▶ Problem details
The lines needed are those below that contain the word "dyeing"; copy each one.

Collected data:
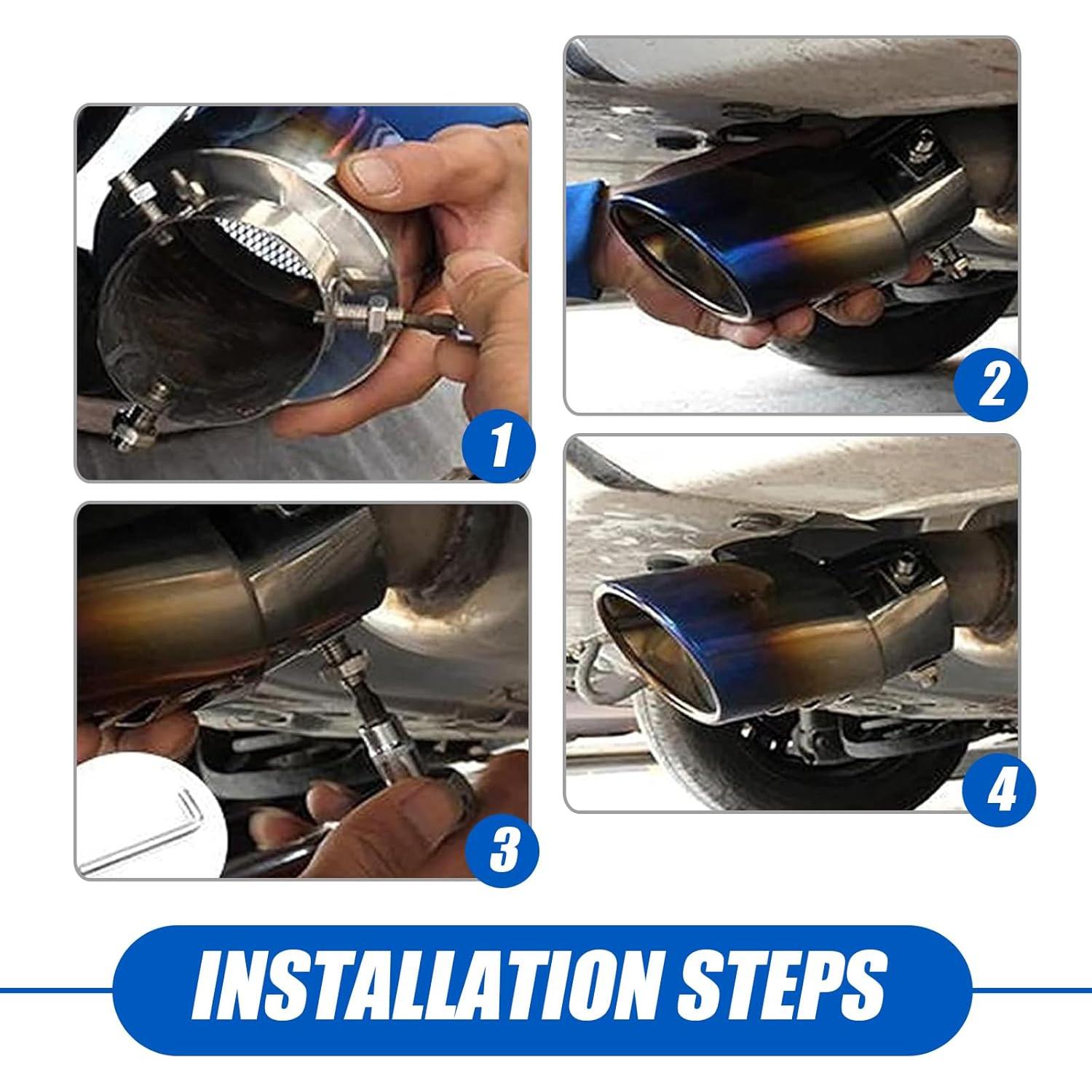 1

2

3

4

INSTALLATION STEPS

--

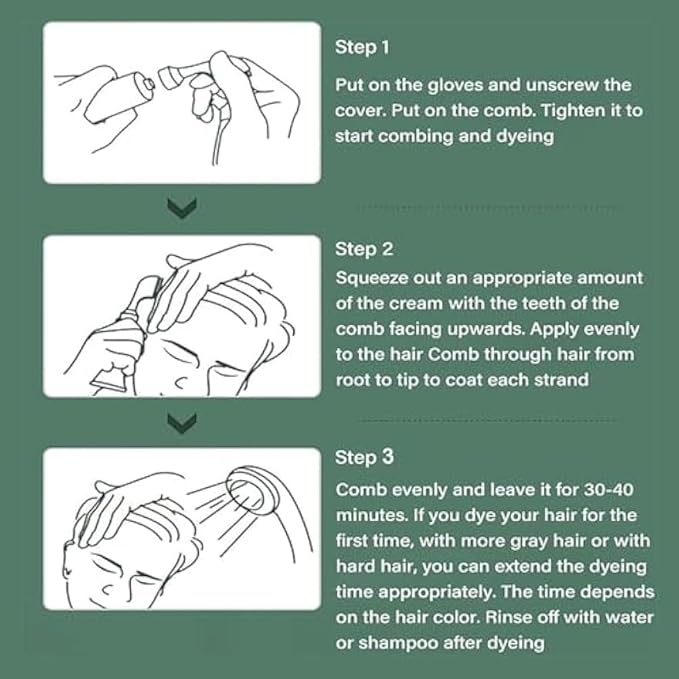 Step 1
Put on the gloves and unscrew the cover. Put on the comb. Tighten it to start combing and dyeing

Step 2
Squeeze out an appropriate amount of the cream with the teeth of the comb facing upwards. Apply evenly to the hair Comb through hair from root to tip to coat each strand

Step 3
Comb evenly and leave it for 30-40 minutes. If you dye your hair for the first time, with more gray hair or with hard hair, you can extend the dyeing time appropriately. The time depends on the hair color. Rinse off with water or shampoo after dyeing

▶ Answer box
Put on the gloves and unscrew the cover. Put on the comb. Tighten it to start combing and dyeing
Comb evenly and leave it for 30-40 minutes. If you dye your hair for the first time, with more gray hair or with hard hair, you can extend the dyeing time appropriately. The time depends on the hair color. Rinse off with water or shampoo after dyeing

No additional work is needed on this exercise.